Le règlement cadre circonscrit le champ d'action des FESI à onze domaines, appelés « objectifs thématiques », qui structurent leur participation aux objectifs de la stratégie Europe 2020. Ces onze objectifs thématiques constituent la base de l'architecture des programmes européens et des accords de partenariat dans les États membres et sont déclinés dans les règlements spécifiques à chacun des fonds.

Ces onze objectifs thématiques sont les suivants :

1. Renforcer la recherche, le développement et l'innovation

2. Améliorer l'accès aux technologies de l'information et de la communication, leur utilisation et leur qualité

3. Renforcer la compétitivité des PME

4. Soutenir la transition vers une économie bas carbone dans tous les secteurs

5. Promouvoir l'adaptation au changement climatique et la prévention et la gestion des risques

6. Protéger l'environnement et encourager l'utilisation rationnelle des ressources

7. Promouvoir le transport durable

8. Promouvoir l'emploi durable et de qualité et soutenir la mobilité de la main-d'oeuvre

9. Promouvoir l'inclusion sociale et lutter contre la pauvreté et toute forme de discrimination

10. Investir dans l'éducation, la formation et la formation professionnelle

11. Renforcer les capacités institutionnelles des autorités publiques et des parties intéressées et l'efficacité de l'administration publique

Les catégories de régions européennes sont réparties de la façon suivante au titre de la programmation 2014-2020 :

Source : Commission européenne.


* 2 Règlement (CEE) n° 2052/88.

* 3 Le premier pilier de la PAC porte sur le soutien des marchés et des prix agricoles.

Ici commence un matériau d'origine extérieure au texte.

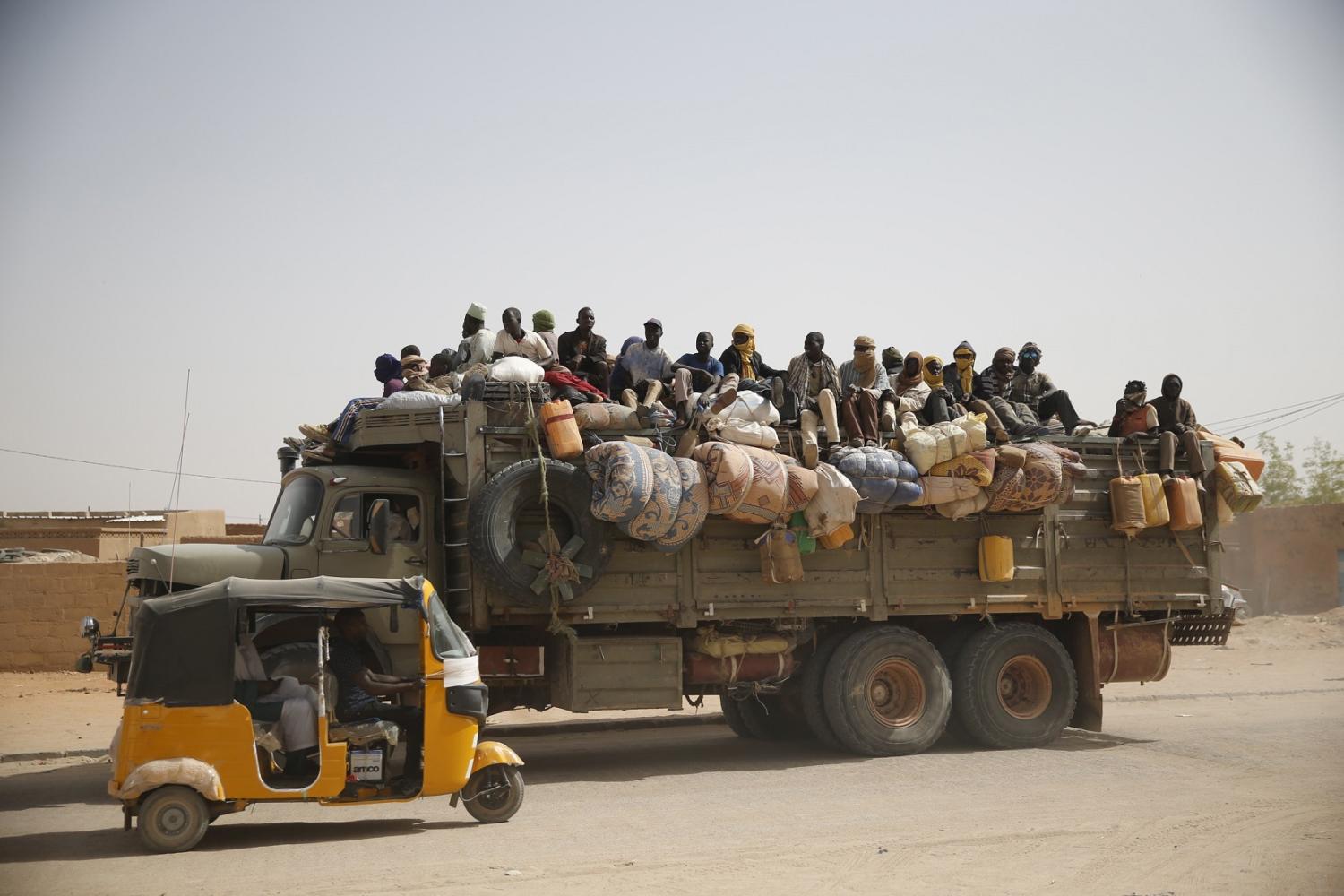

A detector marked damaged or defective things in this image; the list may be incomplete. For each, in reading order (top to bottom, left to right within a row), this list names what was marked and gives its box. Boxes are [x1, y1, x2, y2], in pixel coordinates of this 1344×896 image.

rusty wheel [828, 627, 953, 760]
rusty wheel [953, 624, 1082, 749]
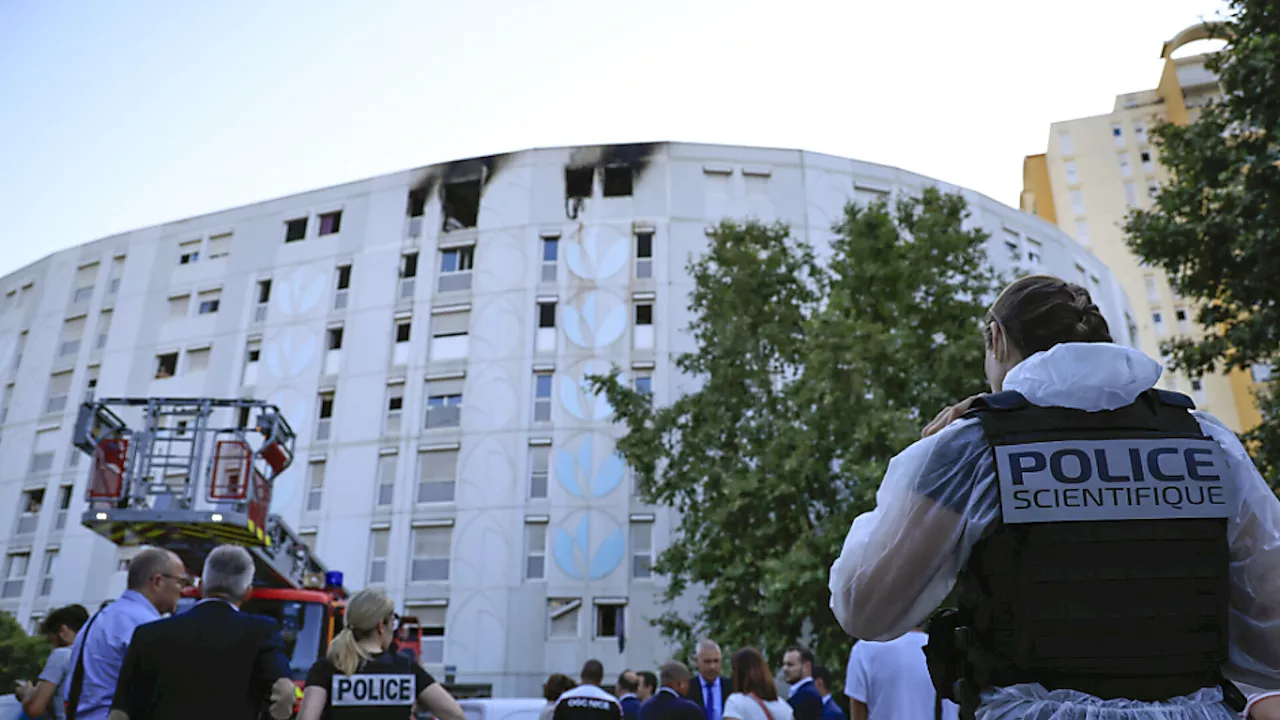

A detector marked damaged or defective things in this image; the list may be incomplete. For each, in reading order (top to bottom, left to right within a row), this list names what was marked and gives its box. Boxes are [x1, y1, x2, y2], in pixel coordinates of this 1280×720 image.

broken window [564, 167, 596, 198]
burned apartment window [564, 169, 596, 200]
burned apartment window [604, 164, 636, 197]
broken window [604, 164, 636, 197]
burned apartment window [408, 188, 428, 217]
burned apartment window [440, 179, 480, 231]
broken window [440, 179, 480, 231]
burned apartment window [282, 218, 304, 243]
broken window [282, 218, 304, 243]
broken window [318, 211, 342, 236]
broken window [154, 352, 178, 380]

* 4 Le PIB de l'Europe des 25 diminue de 12,5 % par rapport à celui de l'Europe des 15, tandis que 92 % des habitants des nouveaux États membres vivent dans une région où le PIB par habitant est inférieur à 75 % de la moyenne européenne.

* 5 Le titre XI du TFUE (articles 162 à 164) est spécifiquement consacré au FSE.

* 6 Pour la France, il s'agit de la Guadeloupe, la Guyane française, la Martinique, Mayotte et la Réunion.

* 7 Pour la France, il s'agit de La Nouvelle-Calédonie et ses dépendances, la Polynésie française, les Terres australes et antarctiques françaises, les îles Wallis-et-Futuna et Saint-Pierre-et-Miquelon.

* 8 Règlement (UE) n° 1303/2013 du Parlement européen et du Conseil du 17 décembre 2013 portant dispositions communes relatives au Fonds européen de développement régional, au Fonds social européen, au Fonds de cohésion, au Fonds européen agricole pour le développement rural et au Fonds européen pour les affaires maritimes et la pêche, portant dispositions générales applicables au Fonds européen de développement régional, au Fonds social européen, au Fonds de cohésion et au Fonds européen pour les affaires maritimes et la pêche, et abrogeant le règlement (CE) n° 1083/2006 du Conseil.